Then they go and get licenced realising how cool all this is.
They get their M6 and are not able to build under it.
Given you get some quite young Foundation holders, this raises a question.
If we have a young M6, and then their school decides for them to embark on this project, aren't they now breaching their licence by constructing the equipment?
Sincerely, a concerned M0.
Foundation Licence holders can build and use commercial kits and that includes most of the ones available through several clubs, organisations etc. In fact they have to build something to go through to the Intermediate level. My present lot have built receivers and one M6 has learnt an important lesson when I showed him my SMD "Finningley" SDR kit that he sneaked off and built - the lesson being "never build another surface mount kit"!
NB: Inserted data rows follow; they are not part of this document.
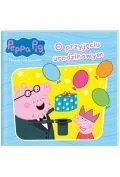 Powieści i opowiadania - Peppa Pig. Opowieści na dobranoc. O przyjęciu urodzinowym - miniaturka - grafika 1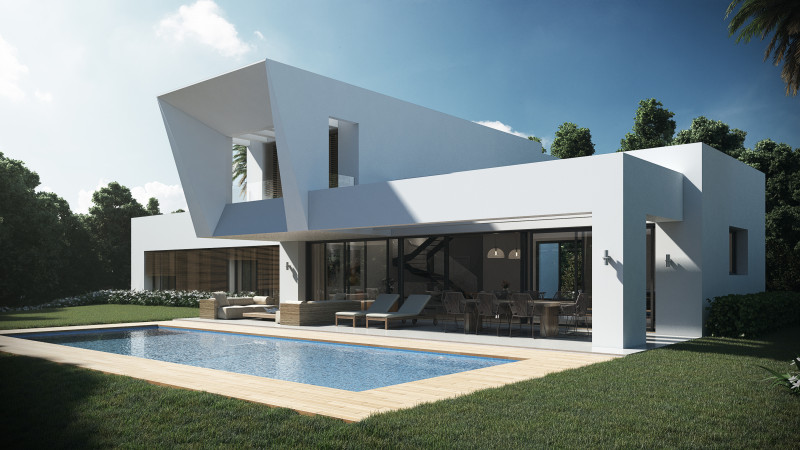 Villa in Estepona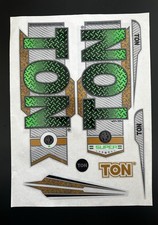 TON 3D Embossed Cricket Bat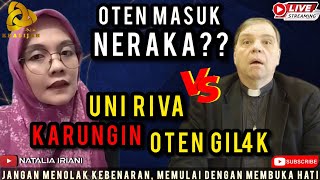 UNI RIVA BLAK BLAKAN SEMUA OTEN MASUK NERAKA?? | KHADIJAH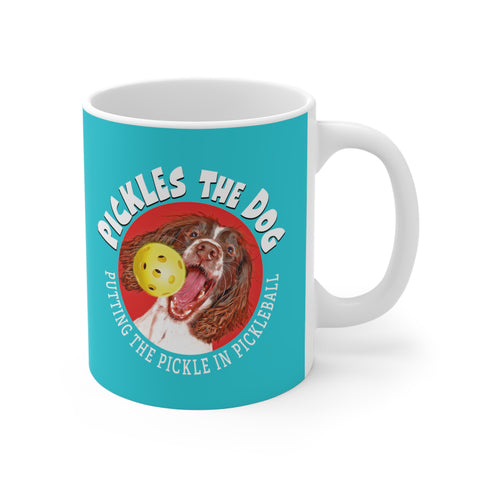 PICKLES THE DOG Mug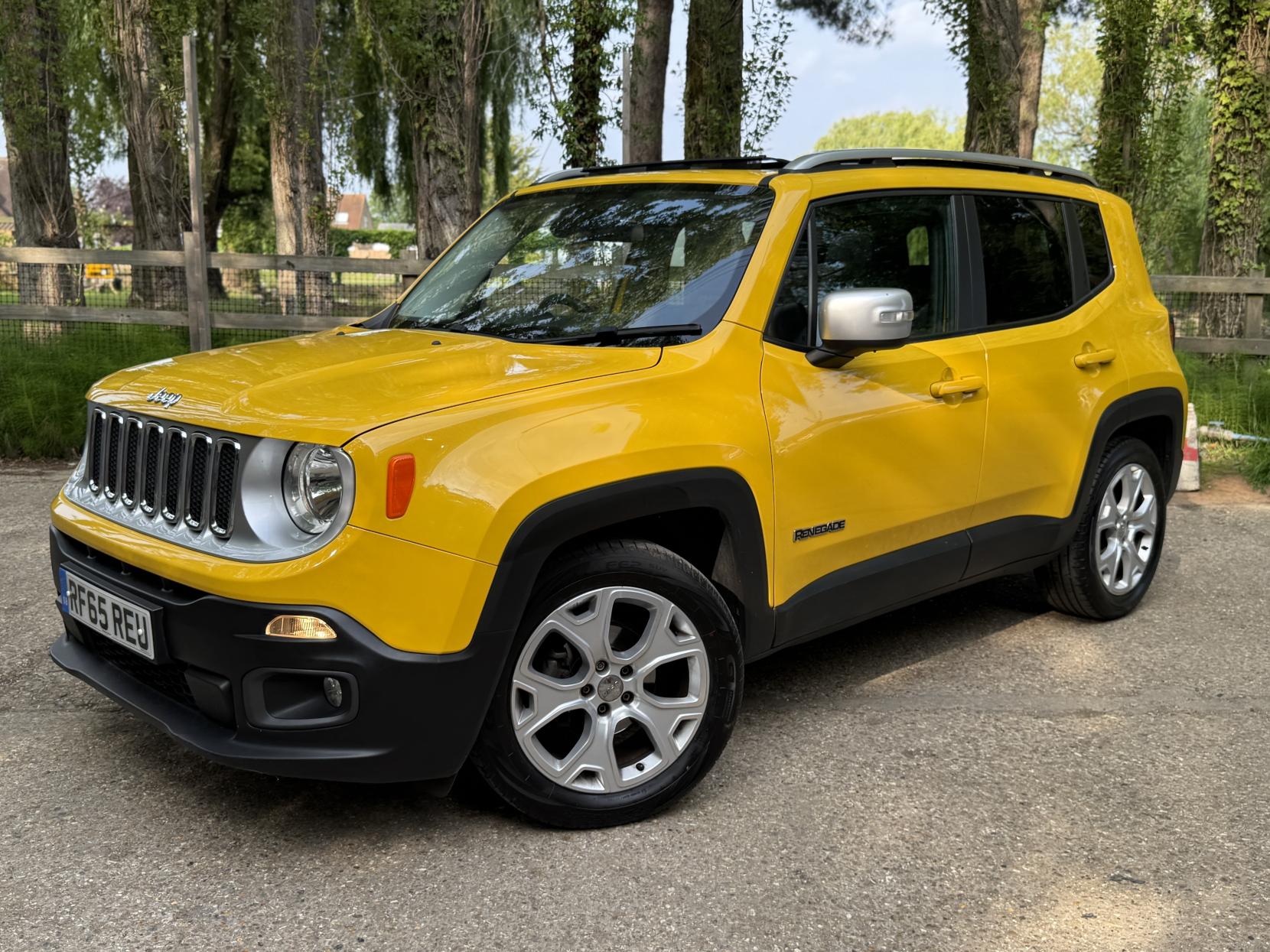 Jeep Renegade 1.4T MultiAirII Limited SUV 5dr Petrol Manual Euro 6 (s/s) (140 ps)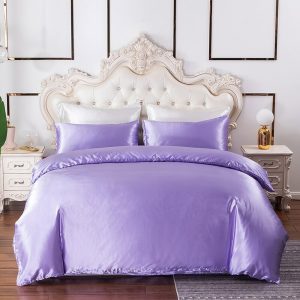 housse de couette satin Parme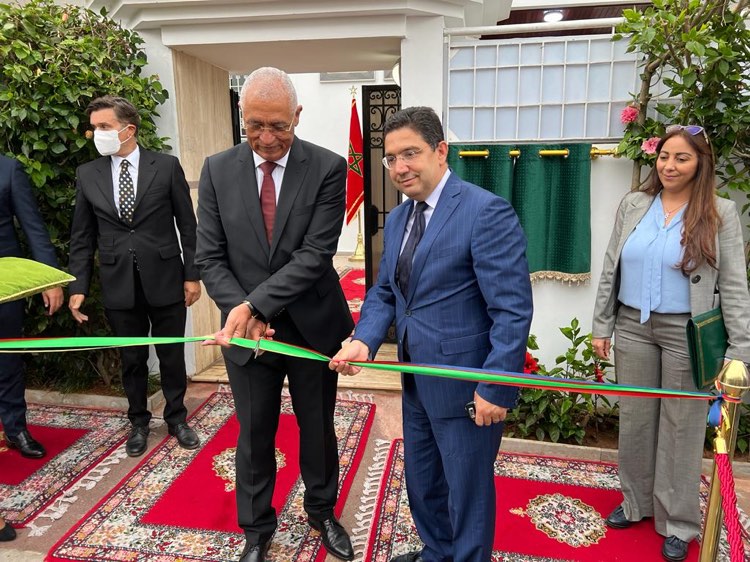 Inaugurada Embaixada de Cabo Verde em Rabat, Marrocos Governo de Cabo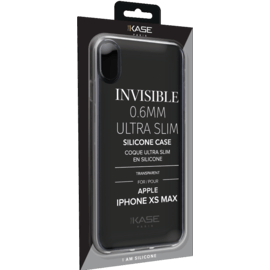 Invisible Ultra Slim Case for Apple iPhone XS Max 0.6mm, Transparent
Yes, the requirement is to build a radio related thing.
IIRC for my M3 I did an audio amplifier kit.
The idea I was under was that they were talking about them constructing their own Tx/Rx box. That would not be permitted, AIUI.
They could transmit without a licence if the teacher were a full licence holder and they were simply doing a greeting to another station.
This would be a good move. My degree was physics, I've worked in mobile coms for years and hold an amateur radio licence. The foundation of so much state of the art technology is radio. I've lost count of the number of times 'software' people have screwed things up because they didn't understand the physics/radio/electronics of the system they are working with.
I think it would be better to teach radio and electronics in schools than programming.
Sounds to me like the tories jumping on the populist bandwagon
Whether a useful skill or not, kids are not interested in Radio (directly), they are interested in things that can play movies and games, and run software, that they have some existing relationship with, that they can build their skills from.
You don't introduce advanced shit until the basics are there otherwise you destroy confidence and interest.
I've no doubt the guy is clueless, and even this is not likely to be his idea.